When you dremel, you can angle, but you don't have to. Just keep in mind that the "quick" (vein) is on the bottom part of the nail. So you want to file off the top of the nail first, as far as you can go, then just blunt off the bottom of the nail and smooth it off. One way to see if how far you can file is you stop when the inside of the nail is a light gray, and looks soft. If it is still white, and dry looking, keep going. Basically the same angle as clipping, but you can clean the nail up better, and blunt it to get rid of the sharp angle, and edges. I am sure that others have different methods, all with the same results. Here is a great link for those that want to dremel and aren't sure how to go about it. 

http://homepages.udayton.edu/~merensjp/doberdawn/dremel/dremel.html


----------



## amynrichie (Sep 3, 2008)

thanks Graco! That is a very informative page. Do you just use a wal mart dremel, or anything fancy?


----------



## Graco22 (Jul 16, 2007)

# [GIVEN DATA]
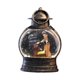 thumbnail image 3 of Adornos colgantes navideños con forma de farol de bola de nieve y resina ligera Dos mujeres, 3 of 9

# [BRIEF]
Give the nail-trimming thread again from "## amynrichie (Sep" up to and including "(Jul 16, 2007)", switching "informative" to "helpful".

# [EXERCISE RESULT]
## amynrichie (Sep 3, 2008)

thanks Graco! That is a very helpful page. Do you just use a wal mart dremel, or anything fancy?


----------



## Graco22 (Jul 16, 2007)